(Spatial reasoning records)
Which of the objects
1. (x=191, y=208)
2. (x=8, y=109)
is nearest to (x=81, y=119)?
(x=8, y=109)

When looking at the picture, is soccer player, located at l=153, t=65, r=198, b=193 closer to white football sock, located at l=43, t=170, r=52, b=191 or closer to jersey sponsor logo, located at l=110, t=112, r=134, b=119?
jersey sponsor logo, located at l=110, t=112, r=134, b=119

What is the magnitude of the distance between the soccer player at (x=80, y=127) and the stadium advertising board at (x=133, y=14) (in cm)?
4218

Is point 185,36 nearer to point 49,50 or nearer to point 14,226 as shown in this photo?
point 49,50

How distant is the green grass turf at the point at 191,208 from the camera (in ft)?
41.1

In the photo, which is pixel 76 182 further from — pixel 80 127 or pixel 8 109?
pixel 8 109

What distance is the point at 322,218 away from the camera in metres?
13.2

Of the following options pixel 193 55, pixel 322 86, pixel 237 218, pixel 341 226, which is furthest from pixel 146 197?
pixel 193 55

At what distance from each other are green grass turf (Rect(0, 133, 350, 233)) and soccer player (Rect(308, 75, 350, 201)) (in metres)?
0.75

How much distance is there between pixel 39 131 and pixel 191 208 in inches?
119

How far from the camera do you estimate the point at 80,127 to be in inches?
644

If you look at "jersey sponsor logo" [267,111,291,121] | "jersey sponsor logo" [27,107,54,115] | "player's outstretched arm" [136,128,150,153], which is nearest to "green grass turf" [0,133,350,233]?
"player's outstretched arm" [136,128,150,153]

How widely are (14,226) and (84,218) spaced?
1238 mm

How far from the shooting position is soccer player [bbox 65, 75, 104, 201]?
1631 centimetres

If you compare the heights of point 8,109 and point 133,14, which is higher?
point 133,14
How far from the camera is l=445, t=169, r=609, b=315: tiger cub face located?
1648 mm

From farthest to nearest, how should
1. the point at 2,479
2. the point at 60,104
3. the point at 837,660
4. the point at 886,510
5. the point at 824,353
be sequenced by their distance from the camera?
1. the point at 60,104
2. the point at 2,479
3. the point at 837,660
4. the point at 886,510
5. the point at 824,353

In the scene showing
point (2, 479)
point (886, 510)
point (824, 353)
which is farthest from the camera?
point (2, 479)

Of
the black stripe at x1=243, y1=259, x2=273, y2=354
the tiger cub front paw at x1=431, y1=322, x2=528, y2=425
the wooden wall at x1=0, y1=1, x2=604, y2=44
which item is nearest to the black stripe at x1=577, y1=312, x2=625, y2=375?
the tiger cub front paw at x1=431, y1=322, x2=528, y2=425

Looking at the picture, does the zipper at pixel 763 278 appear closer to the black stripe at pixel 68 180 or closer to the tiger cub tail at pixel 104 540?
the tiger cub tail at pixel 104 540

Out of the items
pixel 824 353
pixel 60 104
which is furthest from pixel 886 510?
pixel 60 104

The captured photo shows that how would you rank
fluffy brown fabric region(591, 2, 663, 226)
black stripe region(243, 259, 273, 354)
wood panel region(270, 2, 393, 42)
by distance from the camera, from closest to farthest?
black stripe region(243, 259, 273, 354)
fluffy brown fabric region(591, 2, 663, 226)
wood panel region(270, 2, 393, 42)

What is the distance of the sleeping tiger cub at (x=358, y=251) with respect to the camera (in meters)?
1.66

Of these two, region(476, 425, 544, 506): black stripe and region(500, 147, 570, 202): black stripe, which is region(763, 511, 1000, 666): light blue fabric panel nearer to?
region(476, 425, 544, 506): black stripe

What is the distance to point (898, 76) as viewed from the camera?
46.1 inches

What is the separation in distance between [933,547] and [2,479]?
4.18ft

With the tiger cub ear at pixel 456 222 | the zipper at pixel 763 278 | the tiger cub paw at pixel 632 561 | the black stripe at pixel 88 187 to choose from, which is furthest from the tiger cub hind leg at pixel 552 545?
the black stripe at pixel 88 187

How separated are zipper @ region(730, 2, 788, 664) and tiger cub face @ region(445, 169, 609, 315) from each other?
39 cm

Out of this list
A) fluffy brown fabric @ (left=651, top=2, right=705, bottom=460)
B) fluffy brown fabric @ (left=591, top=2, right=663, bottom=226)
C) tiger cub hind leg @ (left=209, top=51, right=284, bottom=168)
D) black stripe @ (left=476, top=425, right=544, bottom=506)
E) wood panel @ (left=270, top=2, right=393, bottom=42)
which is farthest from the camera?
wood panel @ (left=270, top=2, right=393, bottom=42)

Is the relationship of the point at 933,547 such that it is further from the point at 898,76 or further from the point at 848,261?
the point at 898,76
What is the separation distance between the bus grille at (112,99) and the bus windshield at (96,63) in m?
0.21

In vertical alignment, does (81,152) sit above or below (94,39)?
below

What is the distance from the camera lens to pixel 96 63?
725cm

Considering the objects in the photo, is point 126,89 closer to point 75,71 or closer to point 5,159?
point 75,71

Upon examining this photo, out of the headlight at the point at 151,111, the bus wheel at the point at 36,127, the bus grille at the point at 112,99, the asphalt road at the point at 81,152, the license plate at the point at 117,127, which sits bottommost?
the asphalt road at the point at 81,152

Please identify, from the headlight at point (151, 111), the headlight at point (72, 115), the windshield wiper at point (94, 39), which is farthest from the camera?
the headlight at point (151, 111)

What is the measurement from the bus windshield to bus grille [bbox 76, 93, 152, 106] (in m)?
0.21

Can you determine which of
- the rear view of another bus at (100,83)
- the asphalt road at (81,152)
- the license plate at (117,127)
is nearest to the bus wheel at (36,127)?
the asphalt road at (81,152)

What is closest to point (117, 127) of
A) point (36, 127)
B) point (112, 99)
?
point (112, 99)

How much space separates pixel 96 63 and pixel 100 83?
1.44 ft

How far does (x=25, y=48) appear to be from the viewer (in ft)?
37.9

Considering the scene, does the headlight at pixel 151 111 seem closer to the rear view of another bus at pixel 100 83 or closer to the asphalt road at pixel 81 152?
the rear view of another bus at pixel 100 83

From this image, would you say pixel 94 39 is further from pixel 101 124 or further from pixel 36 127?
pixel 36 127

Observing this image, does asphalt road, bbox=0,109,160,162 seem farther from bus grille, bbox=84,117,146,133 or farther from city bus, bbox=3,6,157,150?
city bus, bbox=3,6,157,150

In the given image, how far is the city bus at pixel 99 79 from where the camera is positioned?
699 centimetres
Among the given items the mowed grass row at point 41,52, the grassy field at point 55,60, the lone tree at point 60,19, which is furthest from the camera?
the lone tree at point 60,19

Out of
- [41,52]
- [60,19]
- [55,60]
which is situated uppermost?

**TASK STATEMENT:** Edit all of the entries so that every occurrence of "soccer player" reads "football player", and leave everything else unchanged.

**TASK ANSWER:**
Which of the objects
1. (x=191, y=208)
2. (x=8, y=109)
is nearest to (x=81, y=119)?
(x=8, y=109)

When looking at the picture, is football player, located at l=153, t=65, r=198, b=193 closer to white football sock, located at l=43, t=170, r=52, b=191 or closer to jersey sponsor logo, located at l=110, t=112, r=134, b=119?
jersey sponsor logo, located at l=110, t=112, r=134, b=119

What is the magnitude of the distance between the football player at (x=80, y=127) and the stadium advertising board at (x=133, y=14) (in cm)?
4218

Is point 185,36 nearer to point 49,50 or nearer to point 14,226 as shown in this photo?
point 49,50

How distant is the green grass turf at the point at 191,208 from the camera (in ft)?
41.1

In the photo, which is pixel 76 182 further from — pixel 80 127 or pixel 8 109?
pixel 8 109

What distance is the point at 322,218 away from the camera in metres?
13.2

Of the following options pixel 193 55, pixel 322 86, pixel 237 218, pixel 341 226, which is furthest from pixel 146 197?
pixel 193 55

At what distance from each other are green grass turf (Rect(0, 133, 350, 233)) and football player (Rect(308, 75, 350, 201)) (in metres)?
0.75

How much distance is there between pixel 39 131 and pixel 191 208 in inches?
119

How far from the camera do you estimate the point at 80,127 to be in inches?
644

If you look at "jersey sponsor logo" [267,111,291,121] | "jersey sponsor logo" [27,107,54,115] | "player's outstretched arm" [136,128,150,153], which is nearest to "green grass turf" [0,133,350,233]?
"player's outstretched arm" [136,128,150,153]

How widely are (14,226) and (84,218) spaced?
1238 mm

How far from the shooting position is football player [bbox 65, 75, 104, 201]?
1631 centimetres

If you compare the heights of point 8,109 and point 133,14, which is higher?
point 133,14
How far from the camera is l=445, t=169, r=609, b=315: tiger cub face located?
1648 mm

From farthest to nearest, how should
1. the point at 2,479
2. the point at 60,104
3. the point at 837,660
4. the point at 886,510
5. the point at 824,353
be sequenced by their distance from the camera?
1. the point at 60,104
2. the point at 2,479
3. the point at 837,660
4. the point at 886,510
5. the point at 824,353

In the scene showing
point (2, 479)
point (886, 510)
point (824, 353)
which is farthest from the camera?
point (2, 479)

Of
the black stripe at x1=243, y1=259, x2=273, y2=354
the tiger cub front paw at x1=431, y1=322, x2=528, y2=425
the wooden wall at x1=0, y1=1, x2=604, y2=44
which item is nearest to the black stripe at x1=577, y1=312, x2=625, y2=375?
the tiger cub front paw at x1=431, y1=322, x2=528, y2=425

Looking at the picture, does the zipper at pixel 763 278 appear closer to the black stripe at pixel 68 180 or closer to the tiger cub tail at pixel 104 540?
the tiger cub tail at pixel 104 540

Out of the items
pixel 824 353
pixel 60 104
which is furthest from pixel 886 510?
pixel 60 104

The captured photo shows that how would you rank
fluffy brown fabric region(591, 2, 663, 226)
black stripe region(243, 259, 273, 354)
wood panel region(270, 2, 393, 42)
by distance from the camera, from closest to farthest?
black stripe region(243, 259, 273, 354)
fluffy brown fabric region(591, 2, 663, 226)
wood panel region(270, 2, 393, 42)

What is the distance of the sleeping tiger cub at (x=358, y=251) with respect to the camera (in meters)?
1.66

Of these two, region(476, 425, 544, 506): black stripe and region(500, 147, 570, 202): black stripe, which is region(763, 511, 1000, 666): light blue fabric panel nearer to?
region(476, 425, 544, 506): black stripe

What is the distance to point (898, 76) as viewed from the camera?
46.1 inches

What is the separation in distance between [933,547] and [2,479]?
4.18ft

With the tiger cub ear at pixel 456 222 | the zipper at pixel 763 278 | the tiger cub paw at pixel 632 561 | the black stripe at pixel 88 187 to choose from, which is furthest from the tiger cub hind leg at pixel 552 545?
the black stripe at pixel 88 187

How separated are zipper @ region(730, 2, 788, 664) and tiger cub face @ region(445, 169, 609, 315) from each other?
39 cm

Out of this list
A) fluffy brown fabric @ (left=651, top=2, right=705, bottom=460)
B) fluffy brown fabric @ (left=591, top=2, right=663, bottom=226)
C) tiger cub hind leg @ (left=209, top=51, right=284, bottom=168)
D) black stripe @ (left=476, top=425, right=544, bottom=506)
E) wood panel @ (left=270, top=2, right=393, bottom=42)
which is farthest from the camera?
wood panel @ (left=270, top=2, right=393, bottom=42)

Is the relationship of the point at 933,547 such that it is further from the point at 898,76 or further from the point at 848,261?
the point at 898,76
What is the separation distance between the bus grille at (112,99) and the bus windshield at (96,63) in m?
0.21

In vertical alignment, does (81,152) sit above or below (94,39)?
below

What is the distance from the camera lens to pixel 96 63?
725cm

Considering the objects in the photo, is point 126,89 closer to point 75,71 or closer to point 5,159?
point 75,71

Upon examining this photo, out of the headlight at the point at 151,111, the bus wheel at the point at 36,127, the bus grille at the point at 112,99, the asphalt road at the point at 81,152, the license plate at the point at 117,127, which sits bottommost?
the asphalt road at the point at 81,152

Please identify, from the headlight at point (151, 111), the headlight at point (72, 115), the windshield wiper at point (94, 39), which is farthest from the camera?
the headlight at point (151, 111)

What is the measurement from the bus windshield to bus grille [bbox 76, 93, 152, 106] (in m)?
0.21

Can you determine which of
- the rear view of another bus at (100,83)
- the asphalt road at (81,152)
- the license plate at (117,127)
is nearest to the bus wheel at (36,127)?
the asphalt road at (81,152)

What is closest to point (117, 127) of
A) point (36, 127)
B) point (112, 99)
?
point (112, 99)

How much space separates pixel 96 63 and pixel 100 83?
1.44 ft

How far does (x=25, y=48) appear to be from the viewer (in ft)?
37.9

Considering the scene, does the headlight at pixel 151 111 seem closer to the rear view of another bus at pixel 100 83 or closer to the asphalt road at pixel 81 152?
the rear view of another bus at pixel 100 83

From this image, would you say pixel 94 39 is further from pixel 101 124 or further from pixel 36 127?
pixel 36 127

Observing this image, does asphalt road, bbox=0,109,160,162 seem farther from bus grille, bbox=84,117,146,133 or farther from city bus, bbox=3,6,157,150?
city bus, bbox=3,6,157,150

In the given image, how far is the city bus at pixel 99 79 from where the camera is positioned?
699 centimetres
Among the given items the mowed grass row at point 41,52, the grassy field at point 55,60, the lone tree at point 60,19, which is furthest from the camera?
the lone tree at point 60,19

Out of
- [41,52]
- [60,19]
- [55,60]
which is situated uppermost?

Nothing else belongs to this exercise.